La vanità è un imbroglio. Lo canta Giorgia, e non si può darle torto.
Prendete il vangelo di domenica 27 ottobre (Lc 14, 9-18). Un fariseo si mette in prima fila, nel tempio: non vuole pregare, vuole essere visto pregare. Ed è diverso. Ringrazia Dio per non essere come quel peccatore che sta in fondo, da solo, e ricorda tutti i suoi atti virtuosi (“Digiuno due volte alla settimana e pago le decime di tutto quello che possiedo”).
Dall’altra parte il pubblicano, che semplicemente si dichiara peccatore. Davanti a Dio, è lui quello sincero.
Perché la vanità – e torniamo alla canzone di Giorgia – è un imbroglio. È un’illusione, che “docile si arrende al dio migliore”.
Un dio comodo, che ci dice quello che vogliamo sentirci dire. Anche quando non è la verità.

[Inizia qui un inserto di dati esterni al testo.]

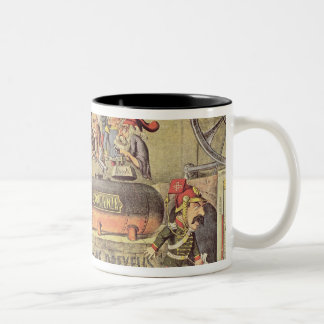 The Dreyfus Affair Two-Tone Mug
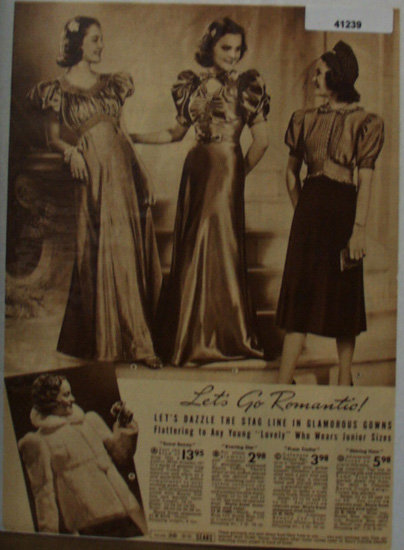 Sears Womens Gowns And Snow Bunny Coat 1938 Ad Romantic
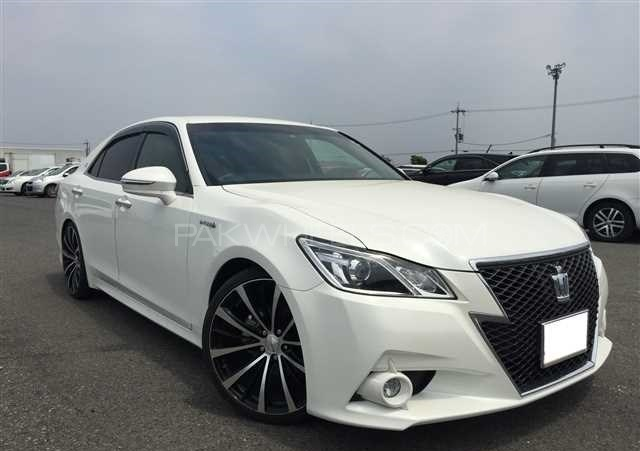 remote control cars on sale with Toyota Crown 2014 For Sale In Karachi 2150108 on 2717030 1998 Toyota Hilux For Sale furthermore 6pc 10 Flexible Strip Car Interior Grill Xkchrome App Control Car Led Accent Light Kit moreover Ride On 12 Volt further ViewVehicle as well Towsure Moto 240 Single Motorcycle Trailer.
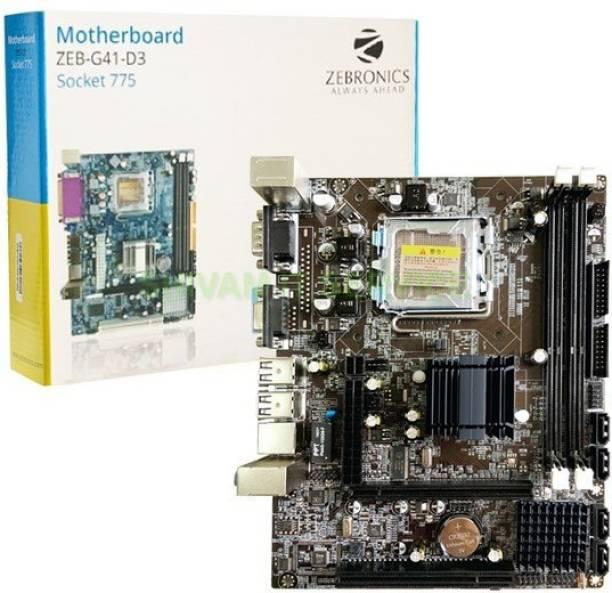 ZEBBRONICSS G41-D3 Motherboard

Il vangelo di domenica 27 ottobre
Lc 14, 9-18
Disse ancora questa parabola per alcuni che avevano l’intima presunzione di essere giusti e disprezzavano gli altri: «Due uomini salirono al tempio a pregare: uno era fariseo e l’altro pubblicano. Il fariseo, stando in piedi, pregava così tra sé: “O Dio, ti ringrazio perché non sono come gli altri uomini, ladri, ingiusti, adùlteri, e neppure come questo pubblicano. Digiuno due volte alla settimana e pago le decime di tutto quello che possiedo”. Il pubblicano invece, fermatosi a distanza, non osava nemmeno alzare gli occhi al cielo, ma si batteva il petto dicendo: “O Dio, abbi pietà di me peccatore”. Io vi dico: questi, a differenza dell’altro, tornò a casa sua giustificato, perché chiunque si esalta sarà umiliato, chi invece si umilia sarà esaltato».